A Jersey therapist gets 6 months’ home detention after paying an ‘enforcer’ to assault her ex-boyfriend
The defense said it was Diane Sylvia who was victimized - by the man who manipulated her and cheated her of $300,000 to $400,000 over seven years, and by the FBI, which set up a sting operation.
A South Jersey therapist was sentenced Tuesday to six months of home detention after she paid $4,000 to an undercover FBI agent who posed as a hit man willing to beat up an ex-boyfriend she said took her money and kept her “in a constant state of fear.”
Diane Sylvia paid the would-be enforcer, but the plan never went through. On Tuesday, the 60-year-old Somers Point woman told U.S. District Judge Joseph Rodriguez in Camden that she recognized her crime and “never truly wanted” to hurt the ex-boyfriend, Tom Houle.
But, she said, “it seemed like the only way to be safe and to make sure he did not hurt anyone else.”
Sylvia, who has a history of mental illness, told the judge that she met Houle years ago when they both were patients in an Atlantic City psychiatric hospital. He asked to stay at her place because he was depressed, and she let him, she said. She then learned he was a gambler, and she was a gambling counselor, and thought she could help him.
But over the next seven years that they were together in an on-and-off relationship, “he became manipulative, explosive, and blackmailed me by threatening to tell the social work board I was impaired because I had bipolar disorder,” she said. “… He kept me in a constant state of fear.”
Her attorney, Thomas Calcagni, told the judge that the boyfriend had over the years extracted $300,000 to $400,000 from Sylvia, as financial records showed.
(Efforts by The Inquirer to contact Houle on Tuesday were unsuccessful.)

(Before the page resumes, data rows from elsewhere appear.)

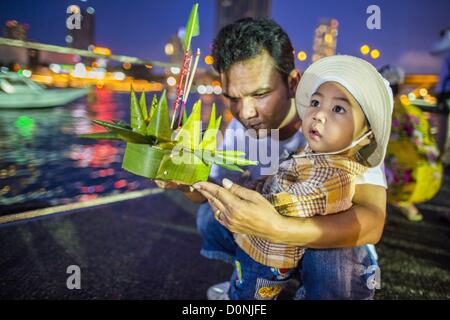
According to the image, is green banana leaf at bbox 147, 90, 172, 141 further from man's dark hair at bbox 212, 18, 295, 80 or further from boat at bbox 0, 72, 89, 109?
boat at bbox 0, 72, 89, 109

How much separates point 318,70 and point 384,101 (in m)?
0.30

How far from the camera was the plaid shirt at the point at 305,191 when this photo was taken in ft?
3.93

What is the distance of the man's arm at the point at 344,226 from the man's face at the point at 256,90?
24.3 inches

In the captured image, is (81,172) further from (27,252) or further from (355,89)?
(355,89)

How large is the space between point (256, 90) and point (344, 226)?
83 centimetres

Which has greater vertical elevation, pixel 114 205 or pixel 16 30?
pixel 16 30

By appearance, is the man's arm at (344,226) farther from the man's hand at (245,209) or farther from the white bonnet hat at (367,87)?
the white bonnet hat at (367,87)

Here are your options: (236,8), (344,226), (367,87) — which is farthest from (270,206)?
(236,8)

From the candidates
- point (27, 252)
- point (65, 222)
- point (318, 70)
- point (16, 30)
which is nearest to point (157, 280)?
point (27, 252)

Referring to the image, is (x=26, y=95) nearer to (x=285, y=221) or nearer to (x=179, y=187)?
(x=179, y=187)

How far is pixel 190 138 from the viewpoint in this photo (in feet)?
3.74

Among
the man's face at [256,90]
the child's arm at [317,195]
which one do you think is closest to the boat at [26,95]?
the man's face at [256,90]

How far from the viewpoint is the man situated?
1.12m

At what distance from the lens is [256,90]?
1.69 metres
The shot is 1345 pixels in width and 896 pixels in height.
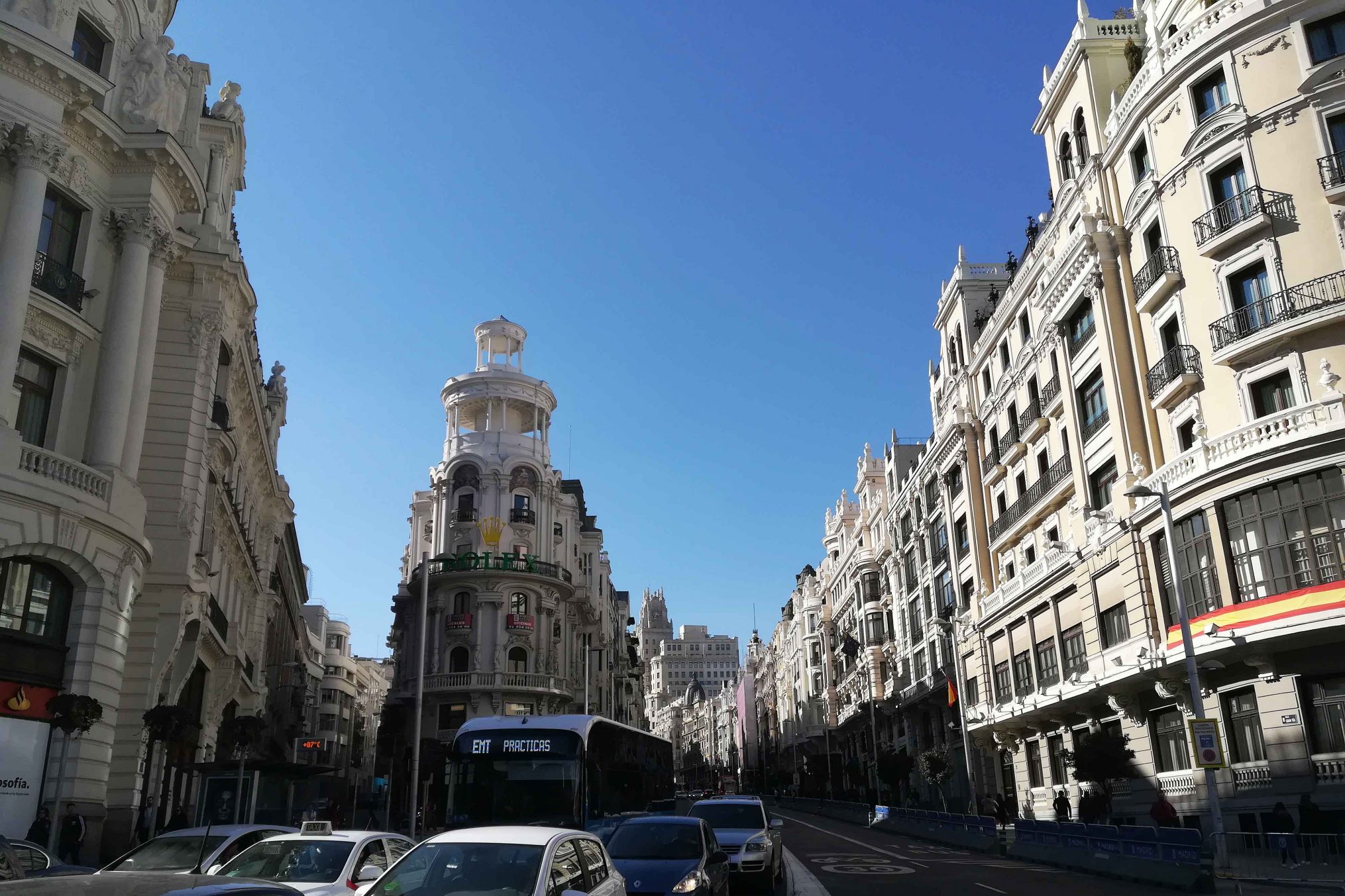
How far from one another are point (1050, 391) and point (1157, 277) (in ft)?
30.1

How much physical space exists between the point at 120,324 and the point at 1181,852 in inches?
1048

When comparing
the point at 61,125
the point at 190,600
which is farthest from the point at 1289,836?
the point at 61,125

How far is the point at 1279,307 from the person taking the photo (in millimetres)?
25547

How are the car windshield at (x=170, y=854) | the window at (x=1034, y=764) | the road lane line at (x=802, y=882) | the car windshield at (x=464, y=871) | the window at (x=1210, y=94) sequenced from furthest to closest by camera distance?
the window at (x=1034, y=764)
the window at (x=1210, y=94)
the road lane line at (x=802, y=882)
the car windshield at (x=170, y=854)
the car windshield at (x=464, y=871)

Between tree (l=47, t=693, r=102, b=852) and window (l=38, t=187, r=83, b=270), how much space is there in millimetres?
10458

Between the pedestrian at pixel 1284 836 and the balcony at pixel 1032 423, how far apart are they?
1805 cm

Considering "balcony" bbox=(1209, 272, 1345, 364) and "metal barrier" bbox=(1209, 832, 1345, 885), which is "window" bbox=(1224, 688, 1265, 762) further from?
"balcony" bbox=(1209, 272, 1345, 364)

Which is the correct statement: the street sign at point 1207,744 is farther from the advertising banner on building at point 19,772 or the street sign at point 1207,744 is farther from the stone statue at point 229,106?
the stone statue at point 229,106

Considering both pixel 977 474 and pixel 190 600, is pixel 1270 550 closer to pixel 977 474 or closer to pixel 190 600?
pixel 977 474

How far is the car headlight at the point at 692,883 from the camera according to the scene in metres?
12.7

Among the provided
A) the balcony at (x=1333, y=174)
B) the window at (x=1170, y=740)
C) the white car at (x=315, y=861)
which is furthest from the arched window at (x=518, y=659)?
the white car at (x=315, y=861)

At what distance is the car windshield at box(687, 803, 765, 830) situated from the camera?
19.8m

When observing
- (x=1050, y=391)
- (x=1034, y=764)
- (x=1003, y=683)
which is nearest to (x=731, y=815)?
(x=1050, y=391)

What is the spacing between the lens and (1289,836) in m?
19.6
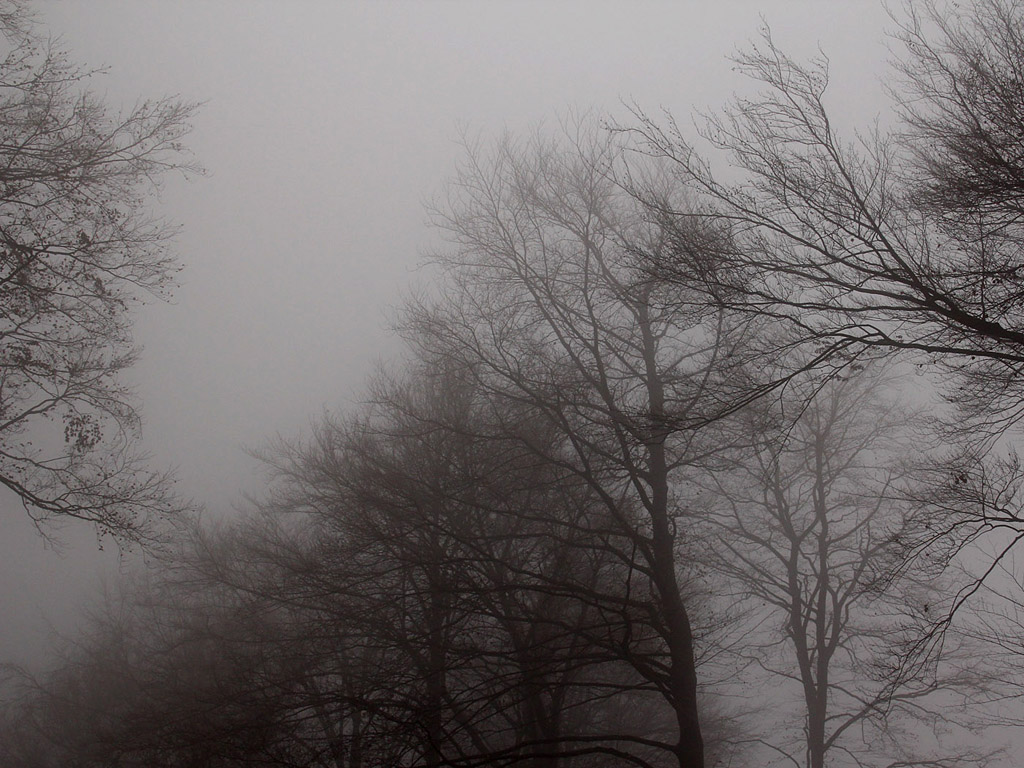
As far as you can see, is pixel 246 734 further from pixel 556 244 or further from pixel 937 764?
pixel 937 764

Sylvia reported the extortion to law enforcement authorities and also expressed her concern that he was preying on other women, but they failed to help her, Calcagni said. In June 2016, she called the FBI’s Newark office and reported that she was being abused by the man, and also filed a report with the FBI’s Internet Crime Complaint Center, he said.
“Despite Diane’s painfully apparent duress and desperation in those pleas to the FBI for help and protection, the FBI never responded,” Calcagni said.
Sylvia also filed complaints with two other agencies, but they did not help, he said.
In 2018, Sylvia, who had a practice in Linwood, N.J., turned to a patient of hers, a former gangster, asking for his help. The patient was also an FBI informant, and told the FBI that Sylvia asked for his help to kill the man. An undercover FBI agent who pretended to be a hit man and member of the Pagans gang then met with Sylvia.
Laura Leahy, Sylvia’s therapist since 2011, told the judge that the recordings between the undercover agent and Sylvia show she “never expressed a wish for the gambler to die throughout those interactions.”
Sylvia told the judge she ultimately felt trapped between the two men. “In the end, I paid the money because I was afraid to say no to the man I thought was a dangerous member of the violent Pagans motorcycle gang,” she said. “I was scared, hurt, and angry.”
Assistant U.S. Attorney Patrick Askin agreed that Sylvia was under duress at the time of her crime, that Houle had essentially defrauded and blackmailed her, and that she suffered mental-health issues. He also said it wasn’t disputed that Sylvia reported the alleged exploitation to authorities. But the extortion was “viewed as difficult to establish” and Sylvia “had sort of compromised her credibility,” Askin said.
Askin also said it was “unfortunate” that the FBI and other authorities didn’t act on Sylvia’s complaints, but noted they deal “with a ton of complaints.”
After Sylvia was arrested in November 2018, she spent three days behind bars. She pleaded guilty in September to solicitation to commit a violent crime.
Calcagni said that Sylvia has voluntarily surrendered her social work license and will never practice again.
That Houle blackmailed, extorted, and caused Sylvia duress “is undeniable,” the judge said. He also recognized that she had been “constantly sought out” by authorities during times of need and that even while facing threats by Houle, she was able to counsel others in need.
Rodriguez noted that her offense was serious, but also said of Sylvia: “It’s hard to think in view of this record that this defendant would be a danger to the public.”